SC Upholds Planning Control and Environmental Safeguards

The Supreme Court of India has recently delivered a significant judgment titled Harbinder Singh Sekhon & Ors. v. State of Punjab & Ors., in which it upholds planning control and environmental safeguards by quashing an illegal Change of Land‑Use (CLU) for a cement grinding unit in Sangrur, Punjab, and reinforcing the binding nature of statutory Master Plans and prior environmental clearances.

Key aspects of the ruling

  • Binding character of Master Plans:
    The Court held that a CLU granted under a “single‑window” mechanism in contravention of the notified Master Plan (which earmarked the land as rural agricultural and prohibited red‑category polluting industries) was void ab initio for lack of statutory authority under the Punjab Regional and Town Planning and Development Act, 1995. It rejected the State’s reliance on an ex post facto approval by the Planning Board, clarifying that such belated action cannot cure a jurisdictional defect or amount to a lawful alteration of the Master Plan under Section 76.
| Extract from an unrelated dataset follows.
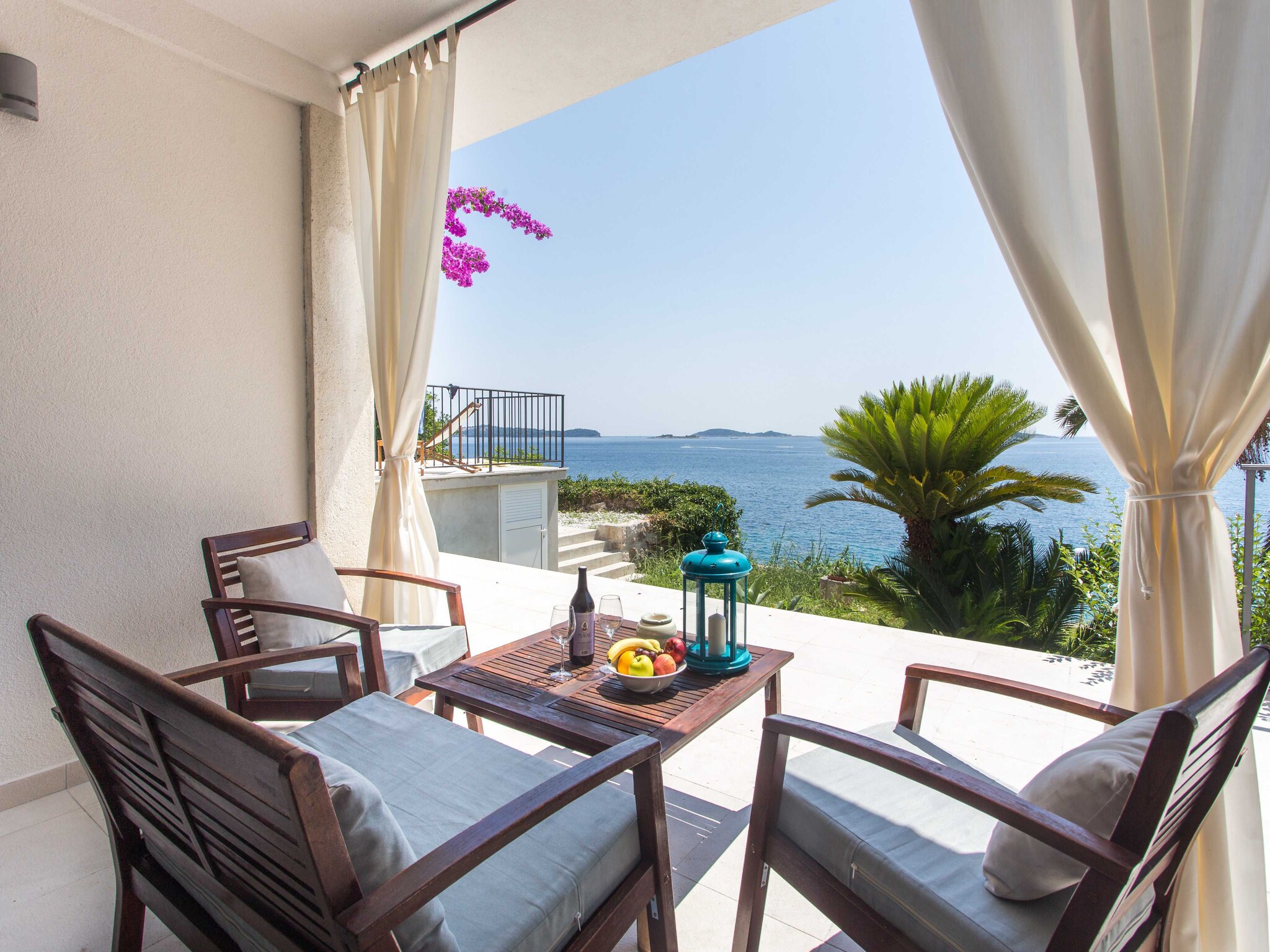 Apartmá Villa Mirjana - One Bedroom Apartment with Terrace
  • Rejection of ex post facto validation:
    The judgment emphasises that administrative convenience cannot circumvent statutory planning controls. Once a permission is granted without legal backing, subsequent “ratification” or approval cannot render it valid, especially where the Master Plan is a statutory land‑use instrument intended to guide development in a structured, transparent manner.

Environmental safeguards reaffirmed

  • Siting norms and buffer distances:
    The Court found that the authorities measured setback distances from the project boundary rather than from the actual emission sources, thereby failing to satisfy the prescribed 300‑metre buffer from educational institutions and residential clusters mandated by the Punjab Pollution Control Board (PPCB) notification dated 9 September 1998. It stressed that such preventive siting safeguards must be met on objective, verifiable evidence at the threshold, not deferred to the consent‑to‑operate stage.

  • Prior environmental clearance as precondition:
    The Court reiterated that prior environmental clearance under the EIA Notification, 2006 is a mandatory condition and cannot be treated as a mere post‑construction formality. It applied the precautionary principle and principles of sustainable development, directing the authorities to reconsider the proposal afresh, strictly in accordance with the Master Plan and environmental laws.

Significance for urban planning and environmental law

  • The judgment serves as a strong reaffirmation that industrial development, however economically desirable, must operate within the statutory framework of planning law and environmental protection.

  • It signals that ex post facto approvals and sector‑specific reclassifications (such as the CPCB’s attempt to relax categorisation of cement grinding units) will not be allowed to dilute siting and environmental safeguards divorced from ground‑level exposure realities.